Hardison refused to meet Eliot’s eyes. He cleared his throat. “Apparently, she was hoping we’d have sex and she was sticking around to watch. She was, um … curious.”

“And disappointed, I imagine,” Eliot said, dropping his head. It was odd realizing that everyone else had figured out what he’d only just started to understand.

Hardison’s hands cupped his face firmly, lifting it. Eliot didn’t look away when Hardison leaned in and kissed him lightly. He let it happen, as if it was the most natural thing in the world, and really, now that he thought about it, it was. His good hand snaked around the back of Hardison’s neck and held him there so he could kiss him again, lips pressing together sweetly if not entirely certain.

“If they’d hurt you, I would’ve killed them,” Eliot murmured against Hardison’s mouth, closing his eyes and feeling the heat of the other man, so close it made him feel like he had a fever.

“Yeah, I figured that out.” Hardison leaned their foreheads together. “And I’d have crippled their empire, wiped out all traces of their existence, and given every dime of that fifteen million to charity. Actually, I kind of did that anyway.”

“And people think I’m scary,” Eliot murmured, grinning. “I pity the fool who doesn’t show the proper respect for Mr. Alec J. Hardison.”

Hardison laughed and Eliot kissed him again, stronger, more luxurious, learning each other by taste and feel. This time he could feel his cheek hurting from the movement, but he didn’t care because everything felt right. It felt like coming home.

Hardison pulled him closer and whispered, “You’re no Mr. T, but I kind of like you anyway.”

“That’s good since I’m in your bed and probably not going anywhere for a while.”

Hardison just grinned. “I think I can live with that if you can.”

“I love it when a plan comes together,” Eliot replied.

“They’re quoting that stupid television show with the guys in the van,” Parker called from right on the other side of the door, “so I guess they’ve made up.”

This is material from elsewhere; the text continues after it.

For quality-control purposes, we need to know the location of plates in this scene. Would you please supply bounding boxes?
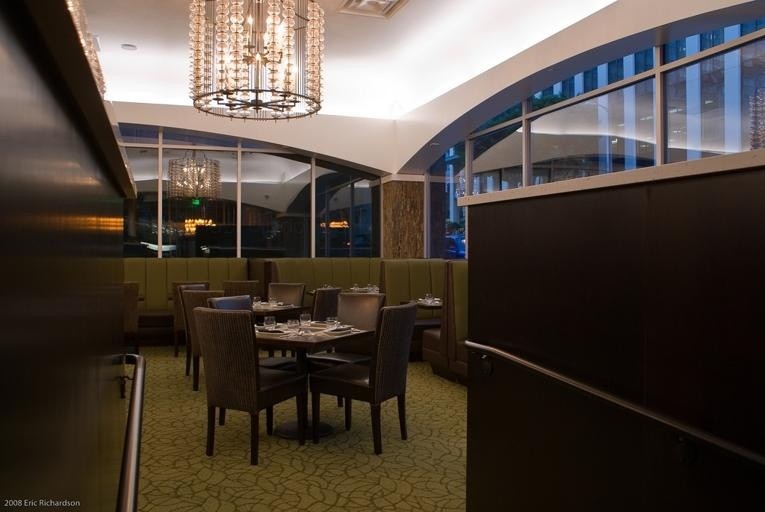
[256,331,290,336]
[325,330,351,335]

“Parker!” four voices rang out in unison, but honestly, Eliot didn’t mind. Parker was family, and even if she was crazy, she was exactly their kind of crazy.

“I guess we should just be thankful we don’t have to break her crazy ass out of a Veterans’ Hospital every time we need her for something,” Hardison added, and Eliot grinned as he kissed Hardison again. Life with a geek and a band of thieves was bound to have its ups and downs, but it was never going to be dull.